気象庁においても、25日午後に建設省・運輸省(いずれも当時の名称)・消防庁・報道関係などに対する説明会を持った。
こうした経緯に沿って愛知県では26日11時15分に、三重県でも11時30分に暴風雨・波浪・高潮の各警報が発令され、厳戒態勢に入ったが、それでも気象観測始まって以来の大災害が引き起こされたのであった。
[編集] 被害状況
- 死者・行方不明は5098人、うち愛知県で3351人(うち名古屋市1,909人)、三重県1211人と2県に集中。負傷者38921人。
- 全壊家屋36135棟・半壊家屋113052棟、流失家屋4703棟、床上浸水157858棟、船舶被害13759隻。
- 被災者数は全国で約153万人に及んだ。うち、愛知県は約79万人・三重県は約32万人と各県全人口の約2割が被災した。
- 南寄りの暴風で海水が伊勢湾・三河湾の最奥部に吹き寄せられ、三重県と愛知県の広い範囲で高潮による浸水が発生し、名古屋市南区付近は、2週間以上も水が引かなかった地域があった。名古屋市南部(南区、港区)、及び、隣接する海部郡南部(蟹江町、飛島村、弥富町(現弥富市)、十四山村(同)など)、知多郡北部(大高町(現名古屋市緑区)、上野町(現東海市)、横須賀町(同)など)は、江戸時代に遠浅の海を干拓してできた新田で、海面下2~3mの土地もあったため、高潮により一旦海岸堤防が破壊するとひとたまりもなく水没した。これら低地の復旧のためには、まず堤防を完全に作り直した上でポンプにより海水を排水しなければならなかったため、水没地域が完全になくなったのは被災から3ヶ月経った12月下旬であった。その間、多くの世帯の汲み取り便所の汚水があふれ出たままとなり、また孤立した人々の排泄物も停滞するなど、衛生状態が著しく悪化した。

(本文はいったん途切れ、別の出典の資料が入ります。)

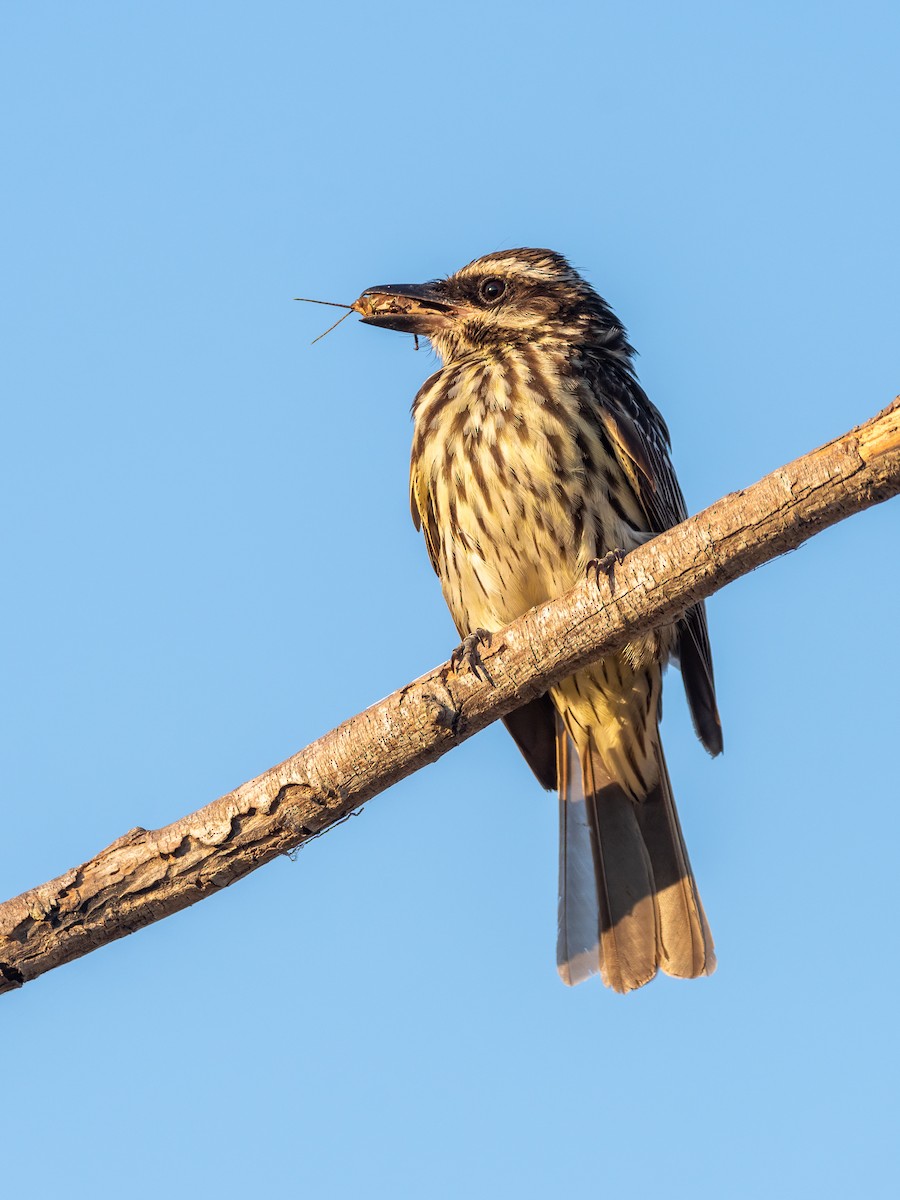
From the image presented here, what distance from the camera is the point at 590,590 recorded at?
15.1 ft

- 台風の速度が非常に速く、雨の継続時間が比較的短かったので雨量は極端に多くはならなかったが、奈良県内で1時間雨量118ミリメートルを記録するなど豪雨となり、紀の川や櫛田川など大台ヶ原を水源とする河川で洪水被害が大きくなり、橋梁の流失4160箇所、堤防決壊5760箇所などがあったのをはじめ、山間部では土石流や鉄砲水による住家や耕地の流失・埋没の被害が大きかった。岐阜県養老郡養老町は、揖斐川の堤防が決壊し、ほとんど水につかってしまった。
- 暴風による被害も大きかった。最大風速は四国東部から関東南部の沿岸で30メートル以上、伊勢湾沿岸では45メートル以上、瞬間的には65メートルを越えた所もあった。このため建物の全半壊、送電線の切断、電柱・鉄塔の倒壊、風倒木が多く、塩風害も多発した。

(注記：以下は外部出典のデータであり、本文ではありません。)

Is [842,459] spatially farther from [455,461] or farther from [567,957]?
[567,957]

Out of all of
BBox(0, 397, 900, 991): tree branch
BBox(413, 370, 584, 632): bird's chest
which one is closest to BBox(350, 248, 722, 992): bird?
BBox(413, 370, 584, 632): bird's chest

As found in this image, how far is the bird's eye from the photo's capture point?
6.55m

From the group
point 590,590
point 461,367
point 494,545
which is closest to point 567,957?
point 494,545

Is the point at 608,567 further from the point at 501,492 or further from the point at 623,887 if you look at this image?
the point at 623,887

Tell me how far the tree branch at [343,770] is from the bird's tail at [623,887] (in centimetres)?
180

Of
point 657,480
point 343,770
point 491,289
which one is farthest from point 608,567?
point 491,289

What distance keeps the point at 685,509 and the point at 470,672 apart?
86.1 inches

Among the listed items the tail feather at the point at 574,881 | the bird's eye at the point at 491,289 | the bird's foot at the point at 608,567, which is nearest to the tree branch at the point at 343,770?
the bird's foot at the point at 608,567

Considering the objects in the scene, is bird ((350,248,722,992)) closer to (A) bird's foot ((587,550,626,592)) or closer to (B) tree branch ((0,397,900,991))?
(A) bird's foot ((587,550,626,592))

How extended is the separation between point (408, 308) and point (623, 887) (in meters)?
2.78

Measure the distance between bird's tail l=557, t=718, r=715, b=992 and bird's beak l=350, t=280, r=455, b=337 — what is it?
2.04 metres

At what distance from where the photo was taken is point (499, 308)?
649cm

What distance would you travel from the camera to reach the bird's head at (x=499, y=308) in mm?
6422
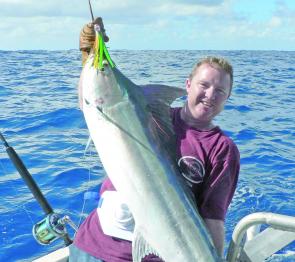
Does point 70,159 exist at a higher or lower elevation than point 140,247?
lower

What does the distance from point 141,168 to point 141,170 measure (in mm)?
11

- 半田競艇場は、この台風により選手控え室を除く全ての建物を損壊したため、閉鎖を余儀なくされた。なお同競艇場の主催者であった半田市は、その後現在に至るまで常滑競艇場において一部日程のレースを主催している。
[編集] 被害拡大の原因
伊勢湾台風は進路予想もかなり正確であり、早い時期から上陸が確実視され、充分な防災対策を講じる余裕があったにもかかわらず空前の大被害が発生した。
伊勢湾台風で最も顕著であったのは高潮の被害であった。台風の勢力が衰えず、熊野灘から知多湾・三河湾・伊勢湾では台風が西側を北上して非常に強い南寄りの暴風が持続する状況となり、各地の気象官署で過去の記録を更新、最低気圧の記録も同様であった。この強い風による吹き寄せと低気圧による吸い上げの効果により高潮が起こり、満潮時を外れていたにもかかわらず名古屋港では海水位が平均海面上3.89メートル(うち気象潮は3.45メートルで、それまでの最高であった室戸台風の3.1メートルを上回った)、工事基準面からの高さは5.31メートルに及ぶ、観測史上最高水位を記録した。名古屋地方気象台では、高潮警報は出したものの潮位は2メートル程度と予想していた。この記録破りの高潮に対し、伊勢湾奥の海岸堤防の高さは3.38メートルしかなかった。また、名古屋市やその周辺では急速な工業発展に伴う地下水のくみ上げで地盤沈下が激しく、高潮に対して非常に脆弱な土地が広がり、そこに無計画に市街化が進んでいたことも被害を大きくした。名古屋市南部を含む伊勢湾岸に多い干拓地の被害も激甚で、有名な鍋田干拓地では堤防のほとんどが破壊され、住宅地と耕地は全滅、314人の入植者のうち生存者は128人に過ぎなかった。
このような高潮で最も多くの人命が失われたのは名古屋市南西部の南区や港区であるが、これには名古屋港の貯木場から流出した20万トンに及ぶラワン材などによるところが大きい。直径1メートル、長さ10メートル、重量7~8トンにもなる木材の大群が高潮に乗って住宅地を壊滅させたものである。南区では、およそ1,500人の犠牲者の大部分がこうした流木によると考えられる。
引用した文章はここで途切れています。